● **WHAT THIS TASK INVOLVES**: An identical copy of the listing below is all the answer should contain.
====
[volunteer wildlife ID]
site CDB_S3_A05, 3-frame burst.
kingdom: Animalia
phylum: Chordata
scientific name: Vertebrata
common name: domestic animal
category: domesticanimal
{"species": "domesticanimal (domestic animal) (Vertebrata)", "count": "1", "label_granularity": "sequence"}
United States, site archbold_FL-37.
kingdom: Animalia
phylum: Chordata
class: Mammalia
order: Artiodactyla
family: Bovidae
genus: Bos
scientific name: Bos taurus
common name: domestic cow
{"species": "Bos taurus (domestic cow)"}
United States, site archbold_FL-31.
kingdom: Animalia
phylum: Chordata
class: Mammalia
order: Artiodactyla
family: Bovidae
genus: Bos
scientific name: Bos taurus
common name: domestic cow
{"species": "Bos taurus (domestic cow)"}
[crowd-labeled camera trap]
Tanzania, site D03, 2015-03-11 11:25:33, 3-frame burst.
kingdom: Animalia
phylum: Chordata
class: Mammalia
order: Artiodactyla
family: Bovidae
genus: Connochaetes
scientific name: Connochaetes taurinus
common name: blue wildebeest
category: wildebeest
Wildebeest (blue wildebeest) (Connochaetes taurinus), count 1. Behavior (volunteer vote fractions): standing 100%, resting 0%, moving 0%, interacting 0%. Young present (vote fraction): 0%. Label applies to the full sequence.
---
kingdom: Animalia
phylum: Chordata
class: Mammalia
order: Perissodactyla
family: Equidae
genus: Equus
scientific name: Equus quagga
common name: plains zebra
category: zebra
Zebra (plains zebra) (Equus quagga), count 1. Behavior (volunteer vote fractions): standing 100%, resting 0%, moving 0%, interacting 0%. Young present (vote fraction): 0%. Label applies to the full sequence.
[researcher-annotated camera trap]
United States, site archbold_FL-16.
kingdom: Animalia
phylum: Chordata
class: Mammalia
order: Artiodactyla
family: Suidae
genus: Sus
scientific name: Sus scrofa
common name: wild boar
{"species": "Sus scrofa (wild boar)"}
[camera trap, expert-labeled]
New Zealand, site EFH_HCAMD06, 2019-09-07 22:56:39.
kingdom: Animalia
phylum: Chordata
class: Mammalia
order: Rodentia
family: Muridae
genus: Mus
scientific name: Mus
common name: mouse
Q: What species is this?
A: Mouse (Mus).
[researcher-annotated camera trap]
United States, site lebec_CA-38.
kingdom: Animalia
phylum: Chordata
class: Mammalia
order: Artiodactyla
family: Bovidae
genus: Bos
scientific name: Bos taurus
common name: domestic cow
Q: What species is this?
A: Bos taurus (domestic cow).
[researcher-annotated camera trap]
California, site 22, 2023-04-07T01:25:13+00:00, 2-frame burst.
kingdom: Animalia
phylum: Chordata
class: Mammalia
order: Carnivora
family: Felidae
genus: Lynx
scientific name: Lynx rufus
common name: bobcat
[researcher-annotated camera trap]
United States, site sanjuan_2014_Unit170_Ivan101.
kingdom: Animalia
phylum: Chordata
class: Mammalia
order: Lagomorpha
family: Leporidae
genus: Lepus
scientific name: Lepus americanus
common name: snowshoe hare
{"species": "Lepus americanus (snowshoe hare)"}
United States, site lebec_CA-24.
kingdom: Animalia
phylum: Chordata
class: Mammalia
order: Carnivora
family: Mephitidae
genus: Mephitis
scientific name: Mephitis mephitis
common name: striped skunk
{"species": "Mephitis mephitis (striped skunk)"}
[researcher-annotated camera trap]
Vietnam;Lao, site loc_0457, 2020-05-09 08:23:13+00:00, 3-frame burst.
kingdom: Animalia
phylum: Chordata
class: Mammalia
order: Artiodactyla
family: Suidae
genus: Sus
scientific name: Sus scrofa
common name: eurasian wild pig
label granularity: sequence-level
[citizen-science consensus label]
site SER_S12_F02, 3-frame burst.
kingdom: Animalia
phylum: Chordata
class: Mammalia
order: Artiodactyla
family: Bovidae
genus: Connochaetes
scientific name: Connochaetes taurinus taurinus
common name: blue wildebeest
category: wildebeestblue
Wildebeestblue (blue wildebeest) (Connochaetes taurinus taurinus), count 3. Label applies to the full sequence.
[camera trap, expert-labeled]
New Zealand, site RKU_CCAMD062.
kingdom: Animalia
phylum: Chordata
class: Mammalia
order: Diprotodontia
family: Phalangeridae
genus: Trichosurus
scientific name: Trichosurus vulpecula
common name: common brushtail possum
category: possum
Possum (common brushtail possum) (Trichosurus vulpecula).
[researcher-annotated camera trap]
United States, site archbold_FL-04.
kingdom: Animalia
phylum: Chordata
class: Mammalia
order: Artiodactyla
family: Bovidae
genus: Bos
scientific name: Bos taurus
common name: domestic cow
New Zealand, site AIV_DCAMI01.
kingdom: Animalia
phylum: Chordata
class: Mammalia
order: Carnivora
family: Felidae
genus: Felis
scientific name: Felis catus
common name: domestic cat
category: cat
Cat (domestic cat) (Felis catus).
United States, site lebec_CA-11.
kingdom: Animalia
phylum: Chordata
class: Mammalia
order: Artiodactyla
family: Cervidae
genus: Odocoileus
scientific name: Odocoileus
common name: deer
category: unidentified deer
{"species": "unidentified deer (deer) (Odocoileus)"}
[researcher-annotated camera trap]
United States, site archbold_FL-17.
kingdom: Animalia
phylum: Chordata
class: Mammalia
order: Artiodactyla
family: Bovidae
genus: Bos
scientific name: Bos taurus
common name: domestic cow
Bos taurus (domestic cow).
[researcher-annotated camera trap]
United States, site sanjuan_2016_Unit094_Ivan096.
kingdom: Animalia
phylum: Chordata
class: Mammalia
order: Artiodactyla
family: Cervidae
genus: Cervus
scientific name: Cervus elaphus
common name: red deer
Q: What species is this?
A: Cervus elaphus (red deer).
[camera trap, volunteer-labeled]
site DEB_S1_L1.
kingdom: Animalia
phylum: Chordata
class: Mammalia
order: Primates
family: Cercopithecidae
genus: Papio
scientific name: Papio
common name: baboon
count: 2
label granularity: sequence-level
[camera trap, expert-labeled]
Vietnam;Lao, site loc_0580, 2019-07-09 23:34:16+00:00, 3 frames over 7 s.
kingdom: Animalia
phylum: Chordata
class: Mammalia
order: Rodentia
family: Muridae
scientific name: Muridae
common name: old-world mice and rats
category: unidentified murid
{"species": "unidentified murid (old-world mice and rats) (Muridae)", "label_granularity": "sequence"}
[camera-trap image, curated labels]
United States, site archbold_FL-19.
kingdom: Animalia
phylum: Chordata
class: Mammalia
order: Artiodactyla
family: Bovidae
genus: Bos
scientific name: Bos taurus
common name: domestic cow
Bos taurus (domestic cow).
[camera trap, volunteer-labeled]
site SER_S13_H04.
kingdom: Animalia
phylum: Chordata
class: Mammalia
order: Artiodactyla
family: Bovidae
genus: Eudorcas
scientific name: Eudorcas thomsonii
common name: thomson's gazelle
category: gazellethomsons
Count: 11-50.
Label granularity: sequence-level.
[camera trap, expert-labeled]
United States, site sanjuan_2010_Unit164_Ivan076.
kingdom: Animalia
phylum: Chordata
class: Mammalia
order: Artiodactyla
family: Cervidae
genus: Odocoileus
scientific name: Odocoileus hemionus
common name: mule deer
====
● **RESPONSE AREA**:
[volunteer wildlife ID]
site CDB_S3_A05, 3-frame burst.
kingdom: Animalia
phylum: Chordata
scientific name: Vertebrata
common name: domestic animal
category: domesticanimal
{"species": "domesticanimal (domestic animal) (Vertebrata)", "count": "1", "label_granularity": "sequence"}
United States, site archbold_FL-37.
kingdom: Animalia
phylum: Chordata
class: Mammalia
order: Artiodactyla
family: Bovidae
genus: Bos
scientific name: Bos taurus
common name: domestic cow
{"species": "Bos taurus (domestic cow)"}
United States, site archbold_FL-31.
kingdom: Animalia
phylum: Chordata
class: Mammalia
order: Artiodactyla
family: Bovidae
genus: Bos
scientific name: Bos taurus
common name: domestic cow
{"species": "Bos taurus (domestic cow)"}
[crowd-labeled camera trap]
Tanzania, site D03, 2015-03-11 11:25:33, 3-frame burst.
kingdom: Animalia
phylum: Chordata
class: Mammalia
order: Artiodactyla
family: Bovidae
genus: Connochaetes
scientific name: Connochaetes taurinus
common name: blue wildebeest
category: wildebeest
Wildebeest (blue wildebeest) (Connochaetes taurinus), count 1. Behavior (volunteer vote fractions): standing 100%, resting 0%, moving 0%, interacting 0%. Young present (vote fraction): 0%. Label applies to the full sequence.
---
kingdom: Animalia
phylum: Chordata
class: Mammalia
order: Perissodactyla
family: Equidae
genus: Equus
scientific name: Equus quagga
common name: plains zebra
category: zebra
Zebra (plains zebra) (Equus quagga), count 1. Behavior (volunteer vote fractions): standing 100%, resting 0%, moving 0%, interacting 0%. Young present (vote fraction): 0%. Label applies to the full sequence.
[researcher-annotated camera trap]
United States, site archbold_FL-16.
kingdom: Animalia
phylum: Chordata
class: Mammalia
order: Artiodactyla
family: Suidae
genus: Sus
scientific name: Sus scrofa
common name: wild boar
{"species": "Sus scrofa (wild boar)"}
[camera trap, expert-labeled]
New Zealand, site EFH_HCAMD06, 2019-09-07 22:56:39.
kingdom: Animalia
phylum: Chordata
class: Mammalia
order: Rodentia
family: Muridae
genus: Mus
scientific name: Mus
common name: mouse
Q: What species is this?
A: Mouse (Mus).
[researcher-annotated camera trap]
United States, site lebec_CA-38.
kingdom: Animalia
phylum: Chordata
class: Mammalia
order: Artiodactyla
family: Bovidae
genus: Bos
scientific name: Bos taurus
common name: domestic cow
Q: What species is this?
A: Bos taurus (domestic cow).
[researcher-annotated camera trap]
California, site 22, 2023-04-07T01:25:13+00:00, 2-frame burst.
kingdom: Animalia
phylum: Chordata
class: Mammalia
order: Carnivora
family: Felidae
genus: Lynx
scientific name: Lynx rufus
common name: bobcat
[researcher-annotated camera trap]
United States, site sanjuan_2014_Unit170_Ivan101.
kingdom: Animalia
phylum: Chordata
class: Mammalia
order: Lagomorpha
family: Leporidae
genus: Lepus
scientific name: Lepus americanus
common name: snowshoe hare
{"species": "Lepus americanus (snowshoe hare)"}
United States, site lebec_CA-24.
kingdom: Animalia
phylum: Chordata
class: Mammalia
order: Carnivora
family: Mephitidae
genus: Mephitis
scientific name: Mephitis mephitis
common name: striped skunk
{"species": "Mephitis mephitis (striped skunk)"}
[researcher-annotated camera trap]
Vietnam;Lao, site loc_0457, 2020-05-09 08:23:13+00:00, 3-frame burst.
kingdom: Animalia
phylum: Chordata
class: Mammalia
order: Artiodactyla
family: Suidae
genus: Sus
scientific name: Sus scrofa
common name: eurasian wild pig
label granularity: sequence-level
[citizen-science consensus label]
site SER_S12_F02, 3-frame burst.
kingdom: Animalia
phylum: Chordata
class: Mammalia
order: Artiodactyla
family: Bovidae
genus: Connochaetes
scientific name: Connochaetes taurinus taurinus
common name: blue wildebeest
category: wildebeestblue
Wildebeestblue (blue wildebeest) (Connochaetes taurinus taurinus), count 3. Label applies to the full sequence.
[camera trap, expert-labeled]
New Zealand, site RKU_CCAMD062.
kingdom: Animalia
phylum: Chordata
class: Mammalia
order: Diprotodontia
family: Phalangeridae
genus: Trichosurus
scientific name: Trichosurus vulpecula
common name: common brushtail possum
category: possum
Possum (common brushtail possum) (Trichosurus vulpecula).
[researcher-annotated camera trap]
United States, site archbold_FL-04.
kingdom: Animalia
phylum: Chordata
class: Mammalia
order: Artiodactyla
family: Bovidae
genus: Bos
scientific name: Bos taurus
common name: domestic cow
New Zealand, site AIV_DCAMI01.
kingdom: Animalia
phylum: Chordata
class: Mammalia
order: Carnivora
family: Felidae
genus: Felis
scientific name: Felis catus
common name: domestic cat
category: cat
Cat (domestic cat) (Felis catus).
United States, site lebec_CA-11.
kingdom: Animalia
phylum: Chordata
class: Mammalia
order: Artiodactyla
family: Cervidae
genus: Odocoileus
scientific name: Odocoileus
common name: deer
category: unidentified deer
{"species": "unidentified deer (deer) (Odocoileus)"}
[researcher-annotated camera trap]
United States, site archbold_FL-17.
kingdom: Animalia
phylum: Chordata
class: Mammalia
order: Artiodactyla
family: Bovidae
genus: Bos
scientific name: Bos taurus
common name: domestic cow
Bos taurus (domestic cow).
[researcher-annotated camera trap]
United States, site sanjuan_2016_Unit094_Ivan096.
kingdom: Animalia
phylum: Chordata
class: Mammalia
order: Artiodactyla
family: Cervidae
genus: Cervus
scientific name: Cervus elaphus
common name: red deer
Q: What species is this?
A: Cervus elaphus (red deer).
[camera trap, volunteer-labeled]
site DEB_S1_L1.
kingdom: Animalia
phylum: Chordata
class: Mammalia
order: Primates
family: Cercopithecidae
genus: Papio
scientific name: Papio
common name: baboon
count: 2
label granularity: sequence-level
[camera trap, expert-labeled]
Vietnam;Lao, site loc_0580, 2019-07-09 23:34:16+00:00, 3 frames over 7 s.
kingdom: Animalia
phylum: Chordata
class: Mammalia
order: Rodentia
family: Muridae
scientific name: Muridae
common name: old-world mice and rats
category: unidentified murid
{"species": "unidentified murid (old-world mice and rats) (Muridae)", "label_granularity": "sequence"}
[camera-trap image, curated labels]
United States, site archbold_FL-19.
kingdom: Animalia
phylum: Chordata
class: Mammalia
order: Artiodactyla
family: Bovidae
genus: Bos
scientific name: Bos taurus
common name: domestic cow
Bos taurus (domestic cow).
[camera trap, volunteer-labeled]
site SER_S13_H04.
kingdom: Animalia
phylum: Chordata
class: Mammalia
order: Artiodactyla
family: Bovidae
genus: Eudorcas
scientific name: Eudorcas thomsonii
common name: thomson's gazelle
category: gazellethomsons
Count: 11-50.
Label granularity: sequence-level.
[camera trap, expert-labeled]
United States, site sanjuan_2010_Unit164_Ivan076.
kingdom: Animalia
phylum: Chordata
class: Mammalia
order: Artiodactyla
family: Cervidae
genus: Odocoileus
scientific name: Odocoileus hemionus
common name: mule deer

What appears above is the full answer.